Data entries
━━━

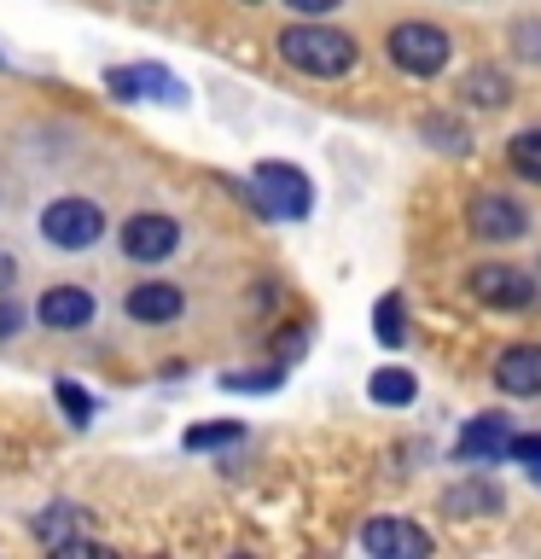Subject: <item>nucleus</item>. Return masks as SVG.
<instances>
[{
  "instance_id": "obj_5",
  "label": "nucleus",
  "mask_w": 541,
  "mask_h": 559,
  "mask_svg": "<svg viewBox=\"0 0 541 559\" xmlns=\"http://www.w3.org/2000/svg\"><path fill=\"white\" fill-rule=\"evenodd\" d=\"M471 292H478V304H489V309H530L536 304V280L524 269H506V262H483V269L471 274Z\"/></svg>"
},
{
  "instance_id": "obj_13",
  "label": "nucleus",
  "mask_w": 541,
  "mask_h": 559,
  "mask_svg": "<svg viewBox=\"0 0 541 559\" xmlns=\"http://www.w3.org/2000/svg\"><path fill=\"white\" fill-rule=\"evenodd\" d=\"M129 314L134 321H175V314H181V292L175 286H134L129 292Z\"/></svg>"
},
{
  "instance_id": "obj_14",
  "label": "nucleus",
  "mask_w": 541,
  "mask_h": 559,
  "mask_svg": "<svg viewBox=\"0 0 541 559\" xmlns=\"http://www.w3.org/2000/svg\"><path fill=\"white\" fill-rule=\"evenodd\" d=\"M448 513H460V519H478V513H501V489L495 484H483V478H471V484H454L448 496H443Z\"/></svg>"
},
{
  "instance_id": "obj_20",
  "label": "nucleus",
  "mask_w": 541,
  "mask_h": 559,
  "mask_svg": "<svg viewBox=\"0 0 541 559\" xmlns=\"http://www.w3.org/2000/svg\"><path fill=\"white\" fill-rule=\"evenodd\" d=\"M244 426H192L187 431V449H227V443H239Z\"/></svg>"
},
{
  "instance_id": "obj_17",
  "label": "nucleus",
  "mask_w": 541,
  "mask_h": 559,
  "mask_svg": "<svg viewBox=\"0 0 541 559\" xmlns=\"http://www.w3.org/2000/svg\"><path fill=\"white\" fill-rule=\"evenodd\" d=\"M373 402H413V373H401V367H384V373H373Z\"/></svg>"
},
{
  "instance_id": "obj_1",
  "label": "nucleus",
  "mask_w": 541,
  "mask_h": 559,
  "mask_svg": "<svg viewBox=\"0 0 541 559\" xmlns=\"http://www.w3.org/2000/svg\"><path fill=\"white\" fill-rule=\"evenodd\" d=\"M279 52L297 70H309V76H344L356 64V41L344 29H326V24H291L279 35Z\"/></svg>"
},
{
  "instance_id": "obj_25",
  "label": "nucleus",
  "mask_w": 541,
  "mask_h": 559,
  "mask_svg": "<svg viewBox=\"0 0 541 559\" xmlns=\"http://www.w3.org/2000/svg\"><path fill=\"white\" fill-rule=\"evenodd\" d=\"M286 7H291V12H303V17H321V12L338 7V0H286Z\"/></svg>"
},
{
  "instance_id": "obj_3",
  "label": "nucleus",
  "mask_w": 541,
  "mask_h": 559,
  "mask_svg": "<svg viewBox=\"0 0 541 559\" xmlns=\"http://www.w3.org/2000/svg\"><path fill=\"white\" fill-rule=\"evenodd\" d=\"M390 59L408 70V76H436L448 64V35L436 24H396L390 29Z\"/></svg>"
},
{
  "instance_id": "obj_2",
  "label": "nucleus",
  "mask_w": 541,
  "mask_h": 559,
  "mask_svg": "<svg viewBox=\"0 0 541 559\" xmlns=\"http://www.w3.org/2000/svg\"><path fill=\"white\" fill-rule=\"evenodd\" d=\"M251 199L268 210L274 222H303L309 204H314V192H309V175L303 169H291V164H256Z\"/></svg>"
},
{
  "instance_id": "obj_8",
  "label": "nucleus",
  "mask_w": 541,
  "mask_h": 559,
  "mask_svg": "<svg viewBox=\"0 0 541 559\" xmlns=\"http://www.w3.org/2000/svg\"><path fill=\"white\" fill-rule=\"evenodd\" d=\"M175 245H181V227L169 216H129L122 222V251L134 262H164Z\"/></svg>"
},
{
  "instance_id": "obj_27",
  "label": "nucleus",
  "mask_w": 541,
  "mask_h": 559,
  "mask_svg": "<svg viewBox=\"0 0 541 559\" xmlns=\"http://www.w3.org/2000/svg\"><path fill=\"white\" fill-rule=\"evenodd\" d=\"M12 280H17V269H12V257H7V251H0V292H7V286H12Z\"/></svg>"
},
{
  "instance_id": "obj_11",
  "label": "nucleus",
  "mask_w": 541,
  "mask_h": 559,
  "mask_svg": "<svg viewBox=\"0 0 541 559\" xmlns=\"http://www.w3.org/2000/svg\"><path fill=\"white\" fill-rule=\"evenodd\" d=\"M460 454H466V461H501V454H513V431H506V419L501 414L471 419V426L460 431Z\"/></svg>"
},
{
  "instance_id": "obj_4",
  "label": "nucleus",
  "mask_w": 541,
  "mask_h": 559,
  "mask_svg": "<svg viewBox=\"0 0 541 559\" xmlns=\"http://www.w3.org/2000/svg\"><path fill=\"white\" fill-rule=\"evenodd\" d=\"M41 234H47L52 245H64V251H87V245L105 234V216H99L87 199H59V204H47Z\"/></svg>"
},
{
  "instance_id": "obj_10",
  "label": "nucleus",
  "mask_w": 541,
  "mask_h": 559,
  "mask_svg": "<svg viewBox=\"0 0 541 559\" xmlns=\"http://www.w3.org/2000/svg\"><path fill=\"white\" fill-rule=\"evenodd\" d=\"M35 314H41V326L70 332V326H87V321H94V297L76 292V286H52L41 304H35Z\"/></svg>"
},
{
  "instance_id": "obj_22",
  "label": "nucleus",
  "mask_w": 541,
  "mask_h": 559,
  "mask_svg": "<svg viewBox=\"0 0 541 559\" xmlns=\"http://www.w3.org/2000/svg\"><path fill=\"white\" fill-rule=\"evenodd\" d=\"M513 454L524 461V472L541 484V437H513Z\"/></svg>"
},
{
  "instance_id": "obj_9",
  "label": "nucleus",
  "mask_w": 541,
  "mask_h": 559,
  "mask_svg": "<svg viewBox=\"0 0 541 559\" xmlns=\"http://www.w3.org/2000/svg\"><path fill=\"white\" fill-rule=\"evenodd\" d=\"M495 384L506 396H541V344H513L495 361Z\"/></svg>"
},
{
  "instance_id": "obj_16",
  "label": "nucleus",
  "mask_w": 541,
  "mask_h": 559,
  "mask_svg": "<svg viewBox=\"0 0 541 559\" xmlns=\"http://www.w3.org/2000/svg\"><path fill=\"white\" fill-rule=\"evenodd\" d=\"M506 157H513V169L524 175V181H541V129H524V134H513V146H506Z\"/></svg>"
},
{
  "instance_id": "obj_6",
  "label": "nucleus",
  "mask_w": 541,
  "mask_h": 559,
  "mask_svg": "<svg viewBox=\"0 0 541 559\" xmlns=\"http://www.w3.org/2000/svg\"><path fill=\"white\" fill-rule=\"evenodd\" d=\"M361 548L378 554V559H425L431 536L408 519H373V524H361Z\"/></svg>"
},
{
  "instance_id": "obj_21",
  "label": "nucleus",
  "mask_w": 541,
  "mask_h": 559,
  "mask_svg": "<svg viewBox=\"0 0 541 559\" xmlns=\"http://www.w3.org/2000/svg\"><path fill=\"white\" fill-rule=\"evenodd\" d=\"M425 134H431V146H443V152H466V129L454 117H425Z\"/></svg>"
},
{
  "instance_id": "obj_24",
  "label": "nucleus",
  "mask_w": 541,
  "mask_h": 559,
  "mask_svg": "<svg viewBox=\"0 0 541 559\" xmlns=\"http://www.w3.org/2000/svg\"><path fill=\"white\" fill-rule=\"evenodd\" d=\"M513 41H518V52H524V59H530V52L541 59V24H518V29H513Z\"/></svg>"
},
{
  "instance_id": "obj_19",
  "label": "nucleus",
  "mask_w": 541,
  "mask_h": 559,
  "mask_svg": "<svg viewBox=\"0 0 541 559\" xmlns=\"http://www.w3.org/2000/svg\"><path fill=\"white\" fill-rule=\"evenodd\" d=\"M70 524H76V519H70V507H47V513L35 519V531H41L47 548H70Z\"/></svg>"
},
{
  "instance_id": "obj_12",
  "label": "nucleus",
  "mask_w": 541,
  "mask_h": 559,
  "mask_svg": "<svg viewBox=\"0 0 541 559\" xmlns=\"http://www.w3.org/2000/svg\"><path fill=\"white\" fill-rule=\"evenodd\" d=\"M105 82H111V94H117V99H146V94H169V99H175V82H169L164 70H157V64L111 70V76H105Z\"/></svg>"
},
{
  "instance_id": "obj_7",
  "label": "nucleus",
  "mask_w": 541,
  "mask_h": 559,
  "mask_svg": "<svg viewBox=\"0 0 541 559\" xmlns=\"http://www.w3.org/2000/svg\"><path fill=\"white\" fill-rule=\"evenodd\" d=\"M466 222L478 239H524L530 234V222H524V210L513 199H501V192H483V199L466 204Z\"/></svg>"
},
{
  "instance_id": "obj_18",
  "label": "nucleus",
  "mask_w": 541,
  "mask_h": 559,
  "mask_svg": "<svg viewBox=\"0 0 541 559\" xmlns=\"http://www.w3.org/2000/svg\"><path fill=\"white\" fill-rule=\"evenodd\" d=\"M373 321H378L373 332H378L384 344H401V338H408V326H401V297H378Z\"/></svg>"
},
{
  "instance_id": "obj_26",
  "label": "nucleus",
  "mask_w": 541,
  "mask_h": 559,
  "mask_svg": "<svg viewBox=\"0 0 541 559\" xmlns=\"http://www.w3.org/2000/svg\"><path fill=\"white\" fill-rule=\"evenodd\" d=\"M17 326H24V309H17V304H0V338H7V332H17Z\"/></svg>"
},
{
  "instance_id": "obj_23",
  "label": "nucleus",
  "mask_w": 541,
  "mask_h": 559,
  "mask_svg": "<svg viewBox=\"0 0 541 559\" xmlns=\"http://www.w3.org/2000/svg\"><path fill=\"white\" fill-rule=\"evenodd\" d=\"M59 402H64L70 414H76V426H87V419H94V402H87L76 384H59Z\"/></svg>"
},
{
  "instance_id": "obj_15",
  "label": "nucleus",
  "mask_w": 541,
  "mask_h": 559,
  "mask_svg": "<svg viewBox=\"0 0 541 559\" xmlns=\"http://www.w3.org/2000/svg\"><path fill=\"white\" fill-rule=\"evenodd\" d=\"M460 94H466L471 105H483V111H501V105L513 99V82H506L501 70H471V76L460 82Z\"/></svg>"
}]
</instances>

━━━

= Goal =
Please reproduce word for word the material from its first line through the line that contains "59L408 70V76H436L448 64V35L436". Leave the picture out of your copy.

= Task solution =
Subject: <item>nucleus</item>. Return masks as SVG.
<instances>
[{
  "instance_id": "obj_5",
  "label": "nucleus",
  "mask_w": 541,
  "mask_h": 559,
  "mask_svg": "<svg viewBox=\"0 0 541 559\" xmlns=\"http://www.w3.org/2000/svg\"><path fill=\"white\" fill-rule=\"evenodd\" d=\"M471 292H478V304H489V309H530L536 304V280L524 269H506V262H483V269L471 274Z\"/></svg>"
},
{
  "instance_id": "obj_13",
  "label": "nucleus",
  "mask_w": 541,
  "mask_h": 559,
  "mask_svg": "<svg viewBox=\"0 0 541 559\" xmlns=\"http://www.w3.org/2000/svg\"><path fill=\"white\" fill-rule=\"evenodd\" d=\"M129 314L134 321H175V314H181V292L175 286H134L129 292Z\"/></svg>"
},
{
  "instance_id": "obj_14",
  "label": "nucleus",
  "mask_w": 541,
  "mask_h": 559,
  "mask_svg": "<svg viewBox=\"0 0 541 559\" xmlns=\"http://www.w3.org/2000/svg\"><path fill=\"white\" fill-rule=\"evenodd\" d=\"M448 513H460V519H478V513H501V489L495 484H483V478H471V484H454L448 496H443Z\"/></svg>"
},
{
  "instance_id": "obj_20",
  "label": "nucleus",
  "mask_w": 541,
  "mask_h": 559,
  "mask_svg": "<svg viewBox=\"0 0 541 559\" xmlns=\"http://www.w3.org/2000/svg\"><path fill=\"white\" fill-rule=\"evenodd\" d=\"M244 426H192L187 431V449H227V443H239Z\"/></svg>"
},
{
  "instance_id": "obj_17",
  "label": "nucleus",
  "mask_w": 541,
  "mask_h": 559,
  "mask_svg": "<svg viewBox=\"0 0 541 559\" xmlns=\"http://www.w3.org/2000/svg\"><path fill=\"white\" fill-rule=\"evenodd\" d=\"M373 402H413V373H401V367H384V373H373Z\"/></svg>"
},
{
  "instance_id": "obj_1",
  "label": "nucleus",
  "mask_w": 541,
  "mask_h": 559,
  "mask_svg": "<svg viewBox=\"0 0 541 559\" xmlns=\"http://www.w3.org/2000/svg\"><path fill=\"white\" fill-rule=\"evenodd\" d=\"M279 52L297 70H309V76H344L356 64V41L344 29H326V24H291L279 35Z\"/></svg>"
},
{
  "instance_id": "obj_25",
  "label": "nucleus",
  "mask_w": 541,
  "mask_h": 559,
  "mask_svg": "<svg viewBox=\"0 0 541 559\" xmlns=\"http://www.w3.org/2000/svg\"><path fill=\"white\" fill-rule=\"evenodd\" d=\"M286 7H291V12H303V17H321V12L338 7V0H286Z\"/></svg>"
},
{
  "instance_id": "obj_3",
  "label": "nucleus",
  "mask_w": 541,
  "mask_h": 559,
  "mask_svg": "<svg viewBox=\"0 0 541 559\" xmlns=\"http://www.w3.org/2000/svg\"><path fill=\"white\" fill-rule=\"evenodd\" d=\"M390 59L408 70V76H436L448 64V35L436 24H396L390 29Z\"/></svg>"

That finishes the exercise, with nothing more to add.